EXERCISE DIRECTIONS:
Can you rename "fence post" to "gate post" and give back only the data from the line containing "What item of" down to the line containing "Is the higher object (212,275) or (319,176)?", with all else unchanged?

start

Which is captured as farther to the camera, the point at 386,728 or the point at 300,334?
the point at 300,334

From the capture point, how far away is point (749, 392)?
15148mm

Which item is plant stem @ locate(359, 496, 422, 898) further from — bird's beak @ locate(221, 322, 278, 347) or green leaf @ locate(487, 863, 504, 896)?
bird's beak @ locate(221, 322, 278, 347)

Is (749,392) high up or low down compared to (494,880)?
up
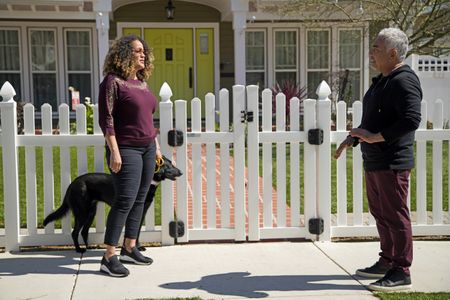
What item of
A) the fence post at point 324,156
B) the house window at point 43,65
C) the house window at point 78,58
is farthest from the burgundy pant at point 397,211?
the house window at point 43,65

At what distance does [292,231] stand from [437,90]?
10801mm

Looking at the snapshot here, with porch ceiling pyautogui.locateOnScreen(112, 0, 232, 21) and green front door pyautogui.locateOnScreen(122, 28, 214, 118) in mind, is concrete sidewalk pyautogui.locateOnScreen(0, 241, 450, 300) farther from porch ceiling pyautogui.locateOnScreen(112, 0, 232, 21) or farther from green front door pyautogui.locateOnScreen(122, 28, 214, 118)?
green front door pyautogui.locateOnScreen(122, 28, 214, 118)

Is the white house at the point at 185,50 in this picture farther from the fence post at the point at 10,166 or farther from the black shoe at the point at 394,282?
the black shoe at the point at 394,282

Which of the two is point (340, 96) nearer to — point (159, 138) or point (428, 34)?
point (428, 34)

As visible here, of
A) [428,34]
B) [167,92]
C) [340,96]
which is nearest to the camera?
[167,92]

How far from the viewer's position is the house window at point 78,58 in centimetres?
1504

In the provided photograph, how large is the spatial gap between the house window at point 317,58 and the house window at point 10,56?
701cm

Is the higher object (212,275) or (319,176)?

end
start

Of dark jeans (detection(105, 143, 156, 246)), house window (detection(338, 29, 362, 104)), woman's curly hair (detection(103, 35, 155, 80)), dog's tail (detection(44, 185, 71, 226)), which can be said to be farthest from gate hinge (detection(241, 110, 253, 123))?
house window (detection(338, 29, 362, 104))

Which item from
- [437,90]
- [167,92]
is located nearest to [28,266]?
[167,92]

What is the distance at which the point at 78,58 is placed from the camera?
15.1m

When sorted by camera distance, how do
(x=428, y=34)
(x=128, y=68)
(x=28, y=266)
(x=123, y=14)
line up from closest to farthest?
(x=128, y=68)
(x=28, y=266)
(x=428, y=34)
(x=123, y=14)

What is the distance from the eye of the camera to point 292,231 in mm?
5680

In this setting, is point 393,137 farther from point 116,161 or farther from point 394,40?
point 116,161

end

RESPONSE TO THIS TASK:
What item of
A) the gate post at point 324,156
B) the house window at point 43,65
C) the house window at point 78,58
is farthest from the burgundy pant at point 397,211?
the house window at point 43,65

At what distance does [292,231] stand from [437,90]?
10801mm

Looking at the snapshot here, with porch ceiling pyautogui.locateOnScreen(112, 0, 232, 21) and green front door pyautogui.locateOnScreen(122, 28, 214, 118) in mind, is concrete sidewalk pyautogui.locateOnScreen(0, 241, 450, 300) farther from porch ceiling pyautogui.locateOnScreen(112, 0, 232, 21) or farther from green front door pyautogui.locateOnScreen(122, 28, 214, 118)?
green front door pyautogui.locateOnScreen(122, 28, 214, 118)

Is the white house at the point at 185,50 in this picture farther from the gate post at the point at 10,166 or farther from the black shoe at the point at 394,282?
the black shoe at the point at 394,282

Which of the two is point (340, 96) nearer to — point (159, 138) or point (428, 34)?
point (428, 34)

As visible here, of
A) [428,34]
B) [167,92]
C) [340,96]
which is nearest to the camera?
[167,92]

How far from the viewer's position is the house window at point 78,58 in centimetres?
1504

In the provided photograph, how large is the spatial gap between the house window at point 317,58 and the house window at point 10,56?
701cm

Is the higher object (212,275) or (319,176)?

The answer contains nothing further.